The macro-statistics look good: China's official GDP reached $3.43 trillion in 2007, the National Bureau of Statistics reported, making it the third-largest economy in the world after the United States and Japan. China is also the third-largest exporting country after the U.S. and Germany. China's foreign currency reserves are the largest in the world, driving up more than $1.4 trillion. And China appears to have shifted from a primarily agricultural country to an industrial one.
The official urban unemployment rate has typically remained around 4 percent, but that isn’t the real story. Chinese unemployment statistics do not include the laid off — and workers can be laid off for up to three years before they officially count as unemployed.
It’s now believed that urban unemployment increased by about 8 percent annually in the mid 1990s, but in the next decade the number of laid-off workers increased by around 40 percent annually with the attempt to collapse the old Soviet-style bankrupt state owned enterprises (SOEs). Nor did the officially “unemployed” include men past the age of 50 and women over 45 or those who have migrated to the cities and are thus not registered as formally urban dwellers.
The official long-term policy is for as many as 800 million people to migrate to the cities from the virtually stagnant rural areas where subsistence agriculture does not support them and is an impediment through land dispersion to a reform of agriculture.
Some foreign academics working with Chinese officials came up with a guesstimate of 15 percent of the urban population as currently unemployed. The Rand Corporation factored included those in the countryside who effectively have nothing to do and came up with a figure of 23 percent of the workforce being without a job.
So, faced with something like 300 million people without jobs, it is easy to see why, despite all the talk about inflation (and pollution), Beijing leadership will always go for growth and providing new jobs. That is true even when threatened by inflation.
What China needs to do, according to many observers, is use the downturn in growth to shift the emphasis from heavy industry and exports to domestic consumption.

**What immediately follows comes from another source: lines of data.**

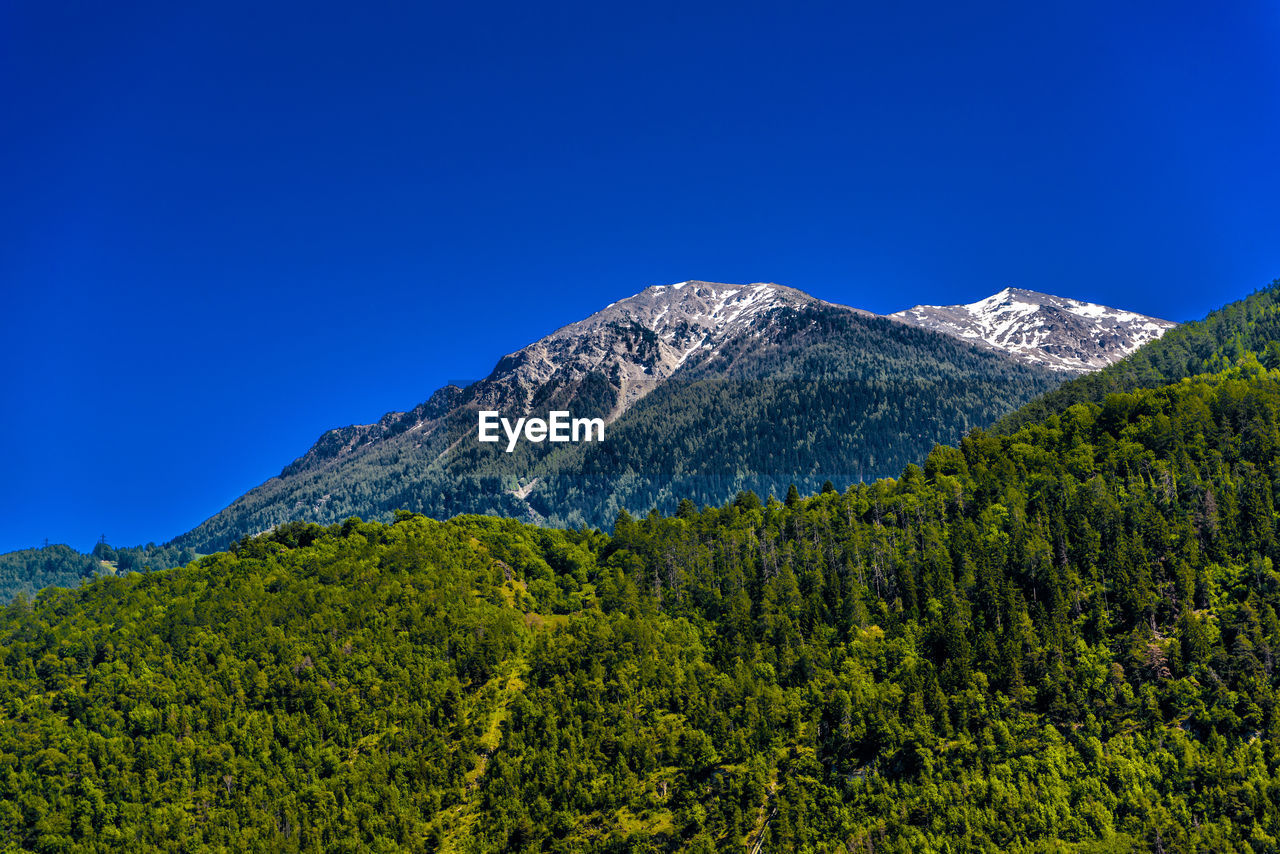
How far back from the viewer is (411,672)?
154 m

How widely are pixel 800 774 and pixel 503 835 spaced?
4591 cm

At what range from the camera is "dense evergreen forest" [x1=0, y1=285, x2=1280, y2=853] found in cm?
→ 11800

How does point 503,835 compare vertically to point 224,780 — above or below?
below

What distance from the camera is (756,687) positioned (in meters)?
139

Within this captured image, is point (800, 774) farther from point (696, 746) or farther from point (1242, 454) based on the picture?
point (1242, 454)

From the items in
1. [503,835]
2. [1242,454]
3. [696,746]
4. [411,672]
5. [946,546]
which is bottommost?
[503,835]

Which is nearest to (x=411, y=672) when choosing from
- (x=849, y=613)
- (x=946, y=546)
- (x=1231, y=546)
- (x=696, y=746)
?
(x=696, y=746)

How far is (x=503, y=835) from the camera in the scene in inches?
4956

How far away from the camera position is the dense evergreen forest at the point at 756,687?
4646 inches

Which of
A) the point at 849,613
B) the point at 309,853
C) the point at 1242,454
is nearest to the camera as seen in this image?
the point at 309,853

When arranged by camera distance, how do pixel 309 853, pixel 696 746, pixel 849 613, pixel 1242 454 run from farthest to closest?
pixel 1242 454 → pixel 849 613 → pixel 696 746 → pixel 309 853

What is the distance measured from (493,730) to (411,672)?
20568 mm

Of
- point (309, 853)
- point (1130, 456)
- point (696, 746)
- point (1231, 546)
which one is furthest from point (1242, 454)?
point (309, 853)

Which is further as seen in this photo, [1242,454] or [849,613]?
[1242,454]
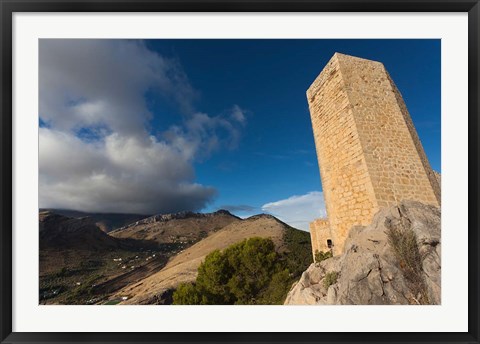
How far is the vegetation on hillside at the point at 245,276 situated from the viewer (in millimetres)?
16891

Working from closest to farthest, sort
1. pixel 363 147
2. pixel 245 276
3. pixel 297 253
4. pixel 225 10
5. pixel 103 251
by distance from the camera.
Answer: pixel 225 10, pixel 363 147, pixel 245 276, pixel 297 253, pixel 103 251

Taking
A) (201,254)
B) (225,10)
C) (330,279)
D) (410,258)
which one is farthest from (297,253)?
(225,10)

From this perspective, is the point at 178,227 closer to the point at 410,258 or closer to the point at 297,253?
the point at 297,253

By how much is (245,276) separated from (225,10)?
59.2 feet

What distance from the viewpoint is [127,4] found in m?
3.00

“If China is able to rebalance the economy, making it less intensive in resources and capital, cleaner and more widely shared, growth of 9-10 percent a year for long periods would be the [outcome] developing countries across the world are looking for,” said Louis Kuijs of the World Bank in Beijing.
But if the downturn this year is sharp — that is, for example, if an American recession sets in and the multinationals that produce probably 60 percent of China’s exports, mostly for the U.S. and EU markets, have to cut back — painful structural reforms are probably not going to be on Beijing’s shopping list.
A whole set of new leadership takes office in March as a result of last fall’s 17th National Chinese Communist Party Congress. Incoming officials have usually spent heavily at the beginning of their terms to entrench their positions. And there is growing evidence that despite a tidal wave of new regulations and laws, the Chinese central authority has less and less control over the regional and local officials who must find their own devices to cope with problems, not the least of which is apparently growing unemployment.